The most accurate simulation of a waterjet propelled vessel is done by modeling the actual waterjet geometry and including that in the simulation. This requires the Premium version, additional setup, and longer simulation times, but it offers the highest level of fidelity. The simplest way to model waterjet propulsion in Orca3D Marine CFD is to use a force vector as your propulsion source. This is very easy to do using the following steps:

  1. Set up your CFD problem in Rhino/Orca3D as a “Powering” simulation. For the “Simulation Speed” use a value that is representative of the speed you expect the model to reach. It does not need to be precise, only close enough for the marine template to make estimations for the required time step, similar to the “Nominal Speed” you would use in a powered simulation. Add a new propeller, setting the location at the center of the waterjet exit location and the direction to match the waterjet thrust direction (horizontal forward by default). Set the diameter of the propeller to "1" and the "hub diameter" and "hub length" to "0" (these will be ignored once in SimericsMP). For the propeller performance, choose the Constant Thrust/Torque option and enter a value of "1" for both and a propeller rpm of "1" as these will be ignored once in SimericsMP.
  2. Once you are in SimericsMP, select the "Marine" module in the Model panel. In the Properties window you will see the "Propulsion Option" is set to "Self-Propelled" and there is a "Propulsion Source" for the propeller you created in Orca3D. As shown below, select the dropdown currently set to "Propeller Model" and change this to "Force Vector" which will result in the Propulsion Source properties changing as shown in the second image below. The position and direction that you had entered in Orca3D will be retained.
  3. Now enter the value of the waterjet thrust in the "Force Expression" noting the input units. If desired the Force Expression can be something more complicated than a scalar value. For example, it could be a value based on the simulation time such that the thrust is gradually increased to a target value. If this is a symmetric simulation the force vector will be mirrored across the centerplane. So you should enter half of the total thrust; for example, if there are two thrusters (port and starboard), just enter the port thruster information. If there is one centerline thruster, enter half of its thrust.

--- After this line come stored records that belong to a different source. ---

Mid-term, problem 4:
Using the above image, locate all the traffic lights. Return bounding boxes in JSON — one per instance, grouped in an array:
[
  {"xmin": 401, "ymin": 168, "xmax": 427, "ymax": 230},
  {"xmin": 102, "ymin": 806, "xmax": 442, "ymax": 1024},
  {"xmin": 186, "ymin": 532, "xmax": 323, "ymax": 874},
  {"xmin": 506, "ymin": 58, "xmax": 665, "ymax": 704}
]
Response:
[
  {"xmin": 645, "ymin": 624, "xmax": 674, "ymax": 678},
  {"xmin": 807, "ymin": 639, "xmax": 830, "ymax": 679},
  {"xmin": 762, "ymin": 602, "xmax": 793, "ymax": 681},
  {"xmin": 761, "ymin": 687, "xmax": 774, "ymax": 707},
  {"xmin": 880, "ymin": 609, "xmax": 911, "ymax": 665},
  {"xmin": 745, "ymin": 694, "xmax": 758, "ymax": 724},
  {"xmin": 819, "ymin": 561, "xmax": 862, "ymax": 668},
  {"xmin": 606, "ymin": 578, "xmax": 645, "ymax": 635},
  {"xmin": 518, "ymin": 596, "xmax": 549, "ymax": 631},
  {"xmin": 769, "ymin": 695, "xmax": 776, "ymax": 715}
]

One issue to consider when modeling waterjet propulsion is whether or not to model the waterjet tunnels in the simulation. The answer to this depends on the context of the problem being solved. For small to mid-size boats where the volume of the waterjet tunnels are relatively small compared to the vessel displacement, and where the waterjets are being provided as part of an integrated system in which you are not able to obtain the geometry of the tunnels, it is probably OK to neglect the flow in the tunnels for basic studies. However, for larger vessels where the tunnel volume is large and the hydrodynamic impacts of the fluid flow through the tunnels can have a significant effect on vessel dynamics the inclusion of the tunnel geometry is important.

It is also possible to perform a higher fidelity analysis of waterjet propulsion by modeling some of the internal geometry of the waterjet such as the rotor and stator hub. In this scenario, the propulsion source would be a "Propeller Model" placed at the location of the waterjet rotor. A "Uniform Thrust" model would be selected instead of the typical "Hough-Ordway Model" and the propeller and hub diameter would be selected such that the propeller model fits in the annulus between the tunnel wall and rotor hub. The assignment of the thrust value here becomes an iterative computation, because given a specified propeller thrust the net thrust produced by the waterjet will be less due to losses in the tunnel. This higher fidelity approach is generally not needed for most designs, and the earlier approach discussed above is sufficient.